• [YOUR TASK]
Transcribe all the lines below exactly. Omit the pictures.

• [GIVEN INFORMATION]
============================================================

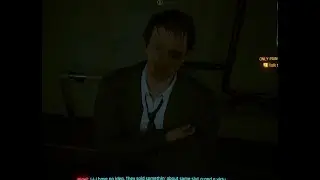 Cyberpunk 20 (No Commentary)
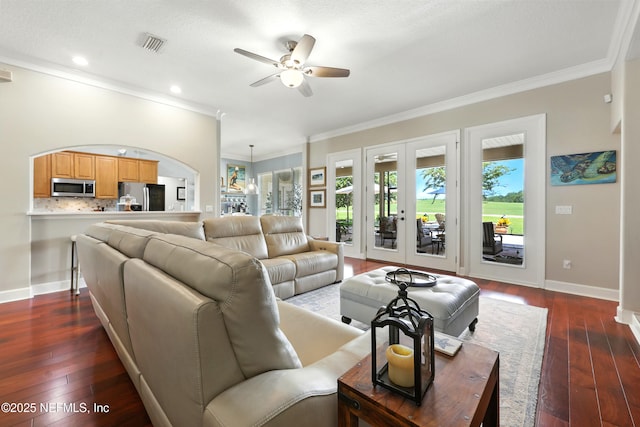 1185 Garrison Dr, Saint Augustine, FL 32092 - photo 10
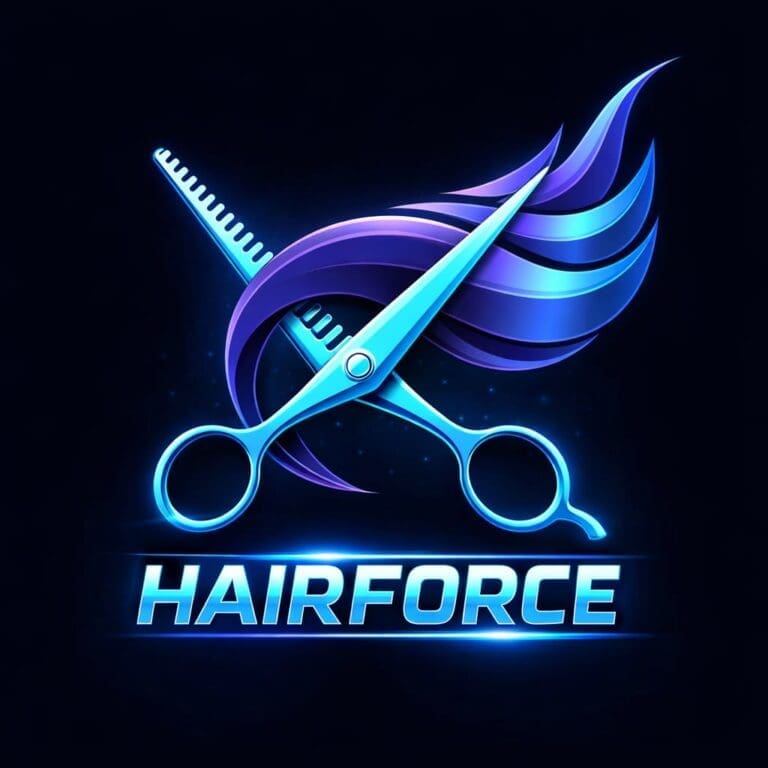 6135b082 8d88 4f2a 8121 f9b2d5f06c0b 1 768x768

============================================================

• [ANSWER TO THE EXERCISE]
 Cyberpunk 20 (No Commentary)
 1185 Garrison Dr, Saint Augustine, FL 32092 - photo 10
 6135b082 8d88 4f2a 8121 f9b2d5f06c0b 1 768x768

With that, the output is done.